:: Work order ::
Set down each of the entries below word for word, leaving the pictures out of your answer.

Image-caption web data
********

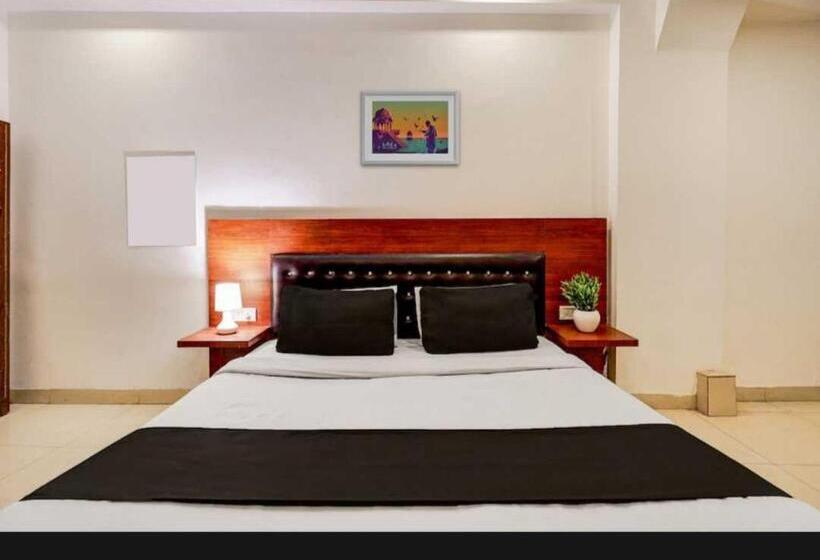 Triple Classic Room, Oyo 22668 Chauhan Palace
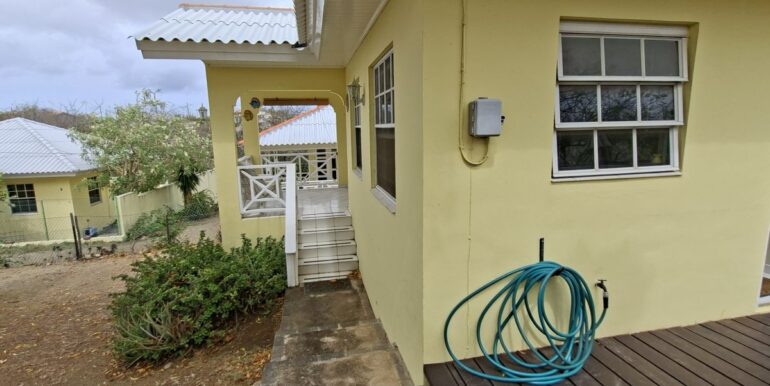 Vrijstaande Huurwoning Seru Lora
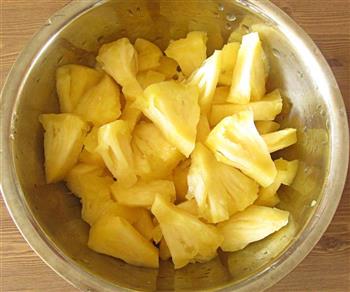 自制菠萝酱的做法步骤1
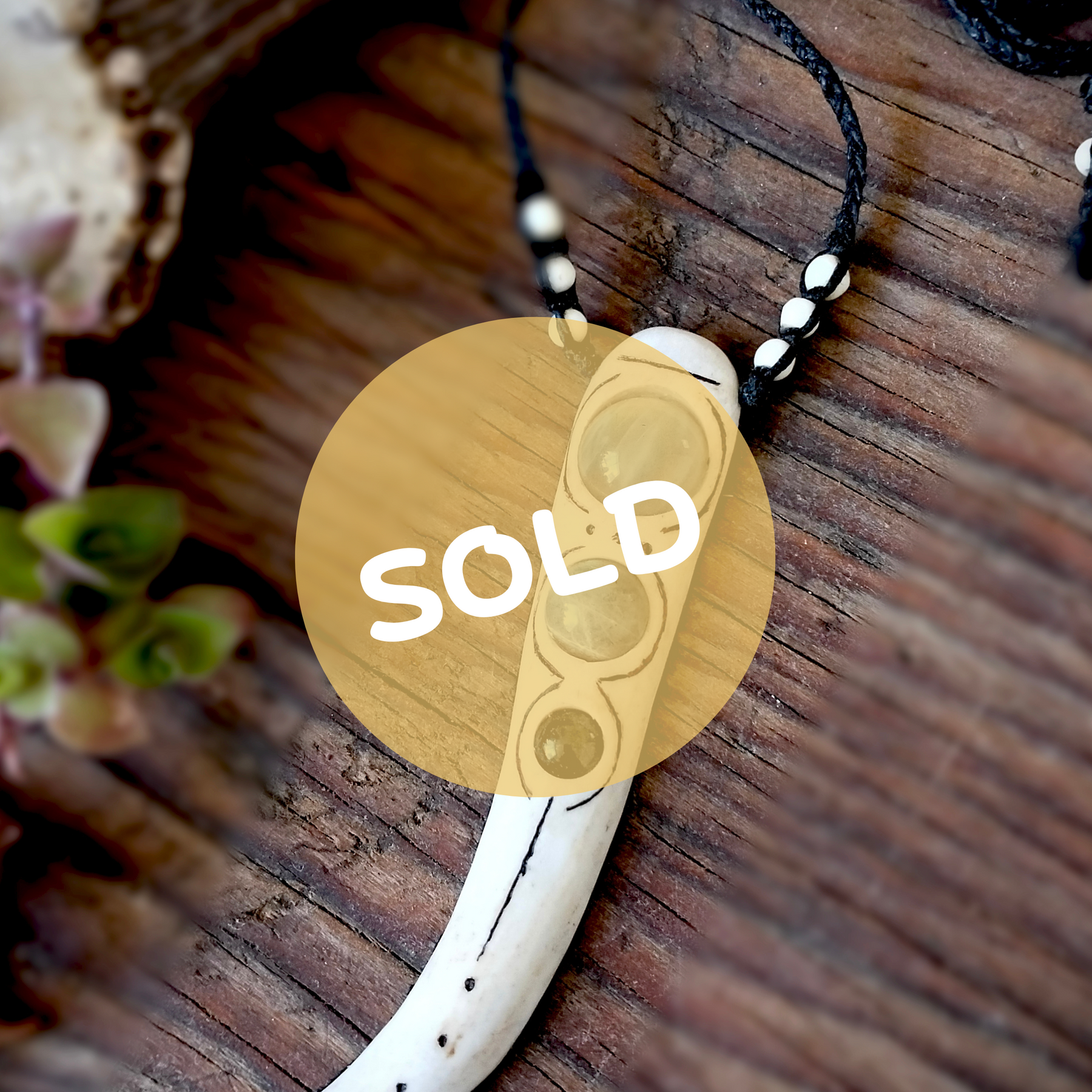 •| LABRADORITE  | LABRADORITE | OBSIDIAN | DEER ANTLER |• NECKPIECE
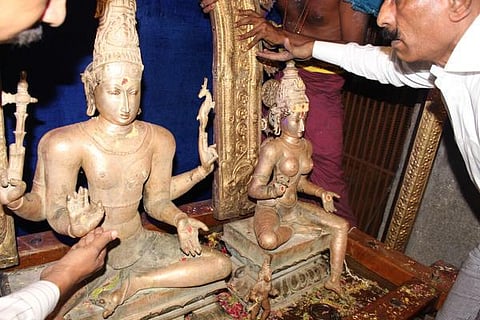 சிலை கடத்தல் தொடர்பான வழக்குகளை விசாரித்த சிறப்பு அமர்வு கலைப்பு: உயர் நீதிமன்றம் உத்தரவு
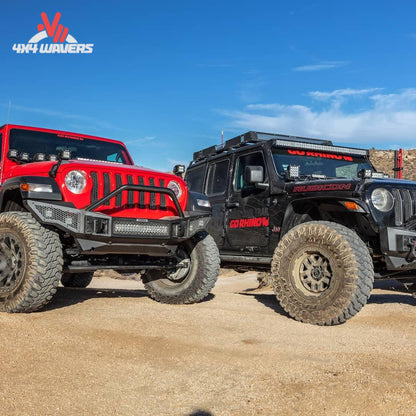 Paragolpes de winch Go Rhino Rockline Stubby instalado en un Jeep Wrangler JL, con construcción resistente de acero y diseño todoterreno.
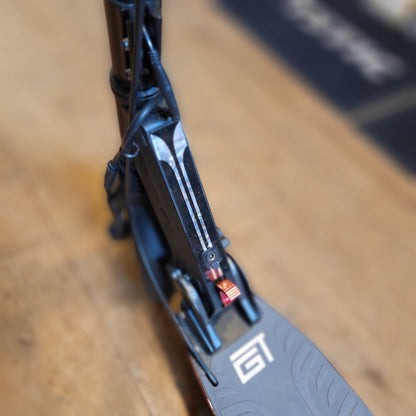 E-Twow  GT SL - 1430km | 700w 48v 10.5Ah  | USED / GRADE B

********

:: Exercise solution ::
 Triple Classic Room, Oyo 22668 Chauhan Palace
 Vrijstaande Huurwoning Seru Lora
 自制菠萝酱的做法步骤1
 •| LABRADORITE  | LABRADORITE | OBSIDIAN | DEER ANTLER |• NECKPIECE
 சிலை கடத்தல் தொடர்பான வழக்குகளை விசாரித்த சிறப்பு அமர்வு கலைப்பு: உயர் நீதிமன்றம் உத்தரவு
 Paragolpes de winch Go Rhino Rockline Stubby instalado en un Jeep Wrangler JL, con construcción resistente de acero y diseño todoterreno.
 E-Twow  GT SL - 1430km | 700w 48v 10.5Ah  | USED / GRADE B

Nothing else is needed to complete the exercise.